AUDIENCES leave new musicals humming the hit songs. In Neil Simon's latest play, ``Lost in Yonkers,'' which premi`ered here and will soon begin its Broadway tryout performances, the audience leaves quoting the best lines.
The guy behind us said to his date: ``I loved the line about Aunt Belle, something about `She's a little closed for repairs.' That'll be all around the office tomorrow.''
The line I liked was about Aunt Belle, who can't find her way home, and is really in her lovable, slightly fragmented way, the star of the show: ``She needs to wear a compass.''
Belle is among the family casualties in what appears to be one of Mr. Simon's semi-autobiographical plays, but few clues are given. His autobiographical trilogy, ``Brighton Beach Memoirs,'' ``Broadway Bound'' and the Tony award-winning ``Biloxi Blues,'' that opened between l983 and l986, marked a more serious turn for Simon. Like filmmaker Woody Allen earlier, Simon began moving away from early comedies and veering toward drama.
``Lost in Yonkers'' follows the same road. There are still some very funny lines in the play. But there are some scenes of family tragedy that may remind you more of Eugene O'Neill than Neil Simon.
The play is set in 1942 in the Hudson River city of Yonkers, N.Y., a place of perpetually dubious charm. ``Yonkers'' takes place in one set - a two- bedroom apartment over Kurnitz's Kandy Store. The Victorian building set by Santo Loquasto, who also did the period costumes, has the remote, haunting look of an Edward Hopper painting.

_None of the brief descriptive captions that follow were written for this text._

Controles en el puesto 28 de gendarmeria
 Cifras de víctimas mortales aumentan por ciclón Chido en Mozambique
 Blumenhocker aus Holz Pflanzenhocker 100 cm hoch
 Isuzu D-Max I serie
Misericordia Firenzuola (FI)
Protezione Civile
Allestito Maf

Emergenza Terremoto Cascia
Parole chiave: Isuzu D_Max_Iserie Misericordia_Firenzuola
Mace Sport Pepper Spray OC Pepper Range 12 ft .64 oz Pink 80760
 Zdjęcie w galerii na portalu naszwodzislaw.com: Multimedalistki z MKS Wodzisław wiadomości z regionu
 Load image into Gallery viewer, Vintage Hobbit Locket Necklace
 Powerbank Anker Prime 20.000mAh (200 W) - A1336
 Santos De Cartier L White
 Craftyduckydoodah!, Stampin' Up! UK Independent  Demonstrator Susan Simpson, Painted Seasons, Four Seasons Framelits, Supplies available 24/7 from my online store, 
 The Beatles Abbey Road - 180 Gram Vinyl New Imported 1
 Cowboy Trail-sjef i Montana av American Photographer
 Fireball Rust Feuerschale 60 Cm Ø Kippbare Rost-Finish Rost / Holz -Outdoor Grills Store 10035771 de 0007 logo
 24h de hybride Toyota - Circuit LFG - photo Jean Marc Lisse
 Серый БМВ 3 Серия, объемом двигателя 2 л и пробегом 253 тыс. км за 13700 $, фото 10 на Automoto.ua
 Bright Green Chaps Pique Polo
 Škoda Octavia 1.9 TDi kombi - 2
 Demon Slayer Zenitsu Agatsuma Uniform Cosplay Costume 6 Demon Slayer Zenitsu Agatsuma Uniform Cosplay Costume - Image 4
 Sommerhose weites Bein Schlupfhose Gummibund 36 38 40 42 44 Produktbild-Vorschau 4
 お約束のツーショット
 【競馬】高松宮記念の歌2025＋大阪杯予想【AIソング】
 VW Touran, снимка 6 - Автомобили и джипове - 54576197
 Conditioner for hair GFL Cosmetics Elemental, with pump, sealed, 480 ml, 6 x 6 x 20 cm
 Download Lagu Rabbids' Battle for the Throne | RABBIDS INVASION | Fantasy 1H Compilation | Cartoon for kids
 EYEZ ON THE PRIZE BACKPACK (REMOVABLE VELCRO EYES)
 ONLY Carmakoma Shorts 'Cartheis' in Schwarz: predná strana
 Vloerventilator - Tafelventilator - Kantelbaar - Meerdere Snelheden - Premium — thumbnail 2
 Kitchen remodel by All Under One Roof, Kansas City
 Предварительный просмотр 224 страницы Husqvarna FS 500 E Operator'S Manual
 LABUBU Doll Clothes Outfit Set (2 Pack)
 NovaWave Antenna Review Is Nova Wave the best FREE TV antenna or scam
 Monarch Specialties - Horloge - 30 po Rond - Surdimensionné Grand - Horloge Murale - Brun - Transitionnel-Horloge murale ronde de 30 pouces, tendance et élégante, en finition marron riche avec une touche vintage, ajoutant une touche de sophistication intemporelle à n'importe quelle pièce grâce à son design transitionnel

The play starts slowly, in fact it drags with exposition, as we learn that salesman Eddie Kurnitz (Mark Blum), a recent widower, is forced to leave his two young sons with their Grandmother Kurnitz for a year while he sells scrap steel in the South to pay off a $9,000 debt. The boys, Jay and Arty (winningly played by Jamie Marsh and Danny Gerard), are looking at a year of doing hard time in Yonkers.
Suddenly, like a bolt of goofy lightning, Aunt Belle enters and lights everything up. ``I couldn't go to the theater I looked for, so I went to the one I found,'' she explains to the family.
When we first see her, Belle wears a big ruffled pinafore like those in fashion for children, and she moves like a gawky girl. But she is a grown woman, full of love which she lavishes on her bizarre family.